# DESCRIPCIÓN DEL PROBLEMA:
Reproduce, sin cambiar nada, cada una de las líneas de los datos que siguen.

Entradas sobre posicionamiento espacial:
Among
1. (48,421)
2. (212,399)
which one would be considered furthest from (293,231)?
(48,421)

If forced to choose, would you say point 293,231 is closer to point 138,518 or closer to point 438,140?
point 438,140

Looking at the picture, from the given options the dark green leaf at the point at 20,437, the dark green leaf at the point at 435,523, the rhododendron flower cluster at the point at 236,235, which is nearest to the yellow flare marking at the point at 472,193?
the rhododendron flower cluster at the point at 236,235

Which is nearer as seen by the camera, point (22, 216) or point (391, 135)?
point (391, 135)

# RESPUESTA A LA TAREA:
Among
1. (48,421)
2. (212,399)
which one would be considered furthest from (293,231)?
(48,421)

If forced to choose, would you say point 293,231 is closer to point 138,518 or closer to point 438,140?
point 438,140

Looking at the picture, from the given options the dark green leaf at the point at 20,437, the dark green leaf at the point at 435,523, the rhododendron flower cluster at the point at 236,235, which is nearest to the yellow flare marking at the point at 472,193?
the rhododendron flower cluster at the point at 236,235

Which is nearer as seen by the camera, point (22, 216) or point (391, 135)?
point (391, 135)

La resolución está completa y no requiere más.